Union Averaged Operators with Applications to Proximal Algorithms for Min-Convex Functions

TL;DR

This paper introduces union averaged nonexpansive operators, a new class of set-valued operators, and applies them to analyze proximal algorithms for minimizing sums of convex functions, including non-convex cases.

Contribution

It defines and studies the properties of union averaged nonexpansive operators and demonstrates their application in proximal algorithms for complex convex minimization problems.

Findings

Union averaged nonexpansive operators are closed under unions, convex combinations, and compositions.
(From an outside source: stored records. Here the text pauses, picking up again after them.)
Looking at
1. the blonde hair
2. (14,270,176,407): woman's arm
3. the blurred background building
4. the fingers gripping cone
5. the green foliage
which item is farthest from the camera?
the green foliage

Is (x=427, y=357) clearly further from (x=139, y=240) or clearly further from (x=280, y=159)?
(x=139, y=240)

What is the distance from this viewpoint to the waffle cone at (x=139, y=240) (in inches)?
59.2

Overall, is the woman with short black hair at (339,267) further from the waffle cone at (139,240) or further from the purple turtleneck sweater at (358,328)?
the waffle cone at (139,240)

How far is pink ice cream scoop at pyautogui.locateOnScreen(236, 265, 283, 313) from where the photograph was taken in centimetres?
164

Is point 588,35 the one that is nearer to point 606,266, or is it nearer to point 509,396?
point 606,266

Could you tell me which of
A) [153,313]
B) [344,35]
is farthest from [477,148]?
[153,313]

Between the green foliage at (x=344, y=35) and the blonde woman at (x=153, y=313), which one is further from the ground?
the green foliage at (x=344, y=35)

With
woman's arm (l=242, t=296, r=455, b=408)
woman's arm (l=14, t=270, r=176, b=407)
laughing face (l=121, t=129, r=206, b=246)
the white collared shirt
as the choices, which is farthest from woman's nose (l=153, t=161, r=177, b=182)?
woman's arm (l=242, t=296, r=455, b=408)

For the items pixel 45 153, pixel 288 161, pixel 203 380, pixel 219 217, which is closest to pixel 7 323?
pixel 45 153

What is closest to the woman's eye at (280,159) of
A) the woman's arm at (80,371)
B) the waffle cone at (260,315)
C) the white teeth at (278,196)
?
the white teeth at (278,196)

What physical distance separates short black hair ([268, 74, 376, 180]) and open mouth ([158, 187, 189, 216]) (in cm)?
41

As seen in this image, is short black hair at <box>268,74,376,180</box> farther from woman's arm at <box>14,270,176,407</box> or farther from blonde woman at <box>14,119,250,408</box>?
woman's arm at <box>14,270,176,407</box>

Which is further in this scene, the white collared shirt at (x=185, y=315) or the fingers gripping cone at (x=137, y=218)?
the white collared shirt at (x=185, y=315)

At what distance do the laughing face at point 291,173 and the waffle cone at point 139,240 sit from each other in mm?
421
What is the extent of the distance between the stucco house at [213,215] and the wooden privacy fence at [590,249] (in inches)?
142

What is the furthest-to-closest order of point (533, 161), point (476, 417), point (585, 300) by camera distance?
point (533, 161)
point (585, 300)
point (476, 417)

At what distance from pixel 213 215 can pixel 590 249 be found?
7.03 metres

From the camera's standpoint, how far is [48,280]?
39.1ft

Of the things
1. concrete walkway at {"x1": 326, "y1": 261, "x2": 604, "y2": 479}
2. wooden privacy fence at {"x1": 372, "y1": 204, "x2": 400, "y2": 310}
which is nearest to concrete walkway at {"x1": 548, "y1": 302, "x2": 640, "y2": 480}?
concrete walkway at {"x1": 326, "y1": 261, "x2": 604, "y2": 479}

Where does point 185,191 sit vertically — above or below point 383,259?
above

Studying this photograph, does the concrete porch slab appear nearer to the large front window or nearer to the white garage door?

Fixed point iterations of these operators are locally convergent near strong fixed points.

Applications include analyzing proximal algorithms for sums of convex and finitely-minimal convex functions.

Abstract

In this paper we introduce and study a class of structured set-valued operators which we call union averaged nonexpansive. At each point in their domain, the value of such an operator can be expressed as a finite union of single-valued averaged nonexpansive operators. We investigate various structural properties of the class and show, in particular, that is closed under taking unions, convex combinations, and compositions, and that their fixed point iterations are locally convergent around strong fixed points. We then systematically apply our results to analyze proximal algorithms in situations where union averaged nonexpansive operators naturally arise. In particular, we consider the problem of minimizing the sum two functions where the first is convex and the second can be expressed as the minimum of finitely many convex functions.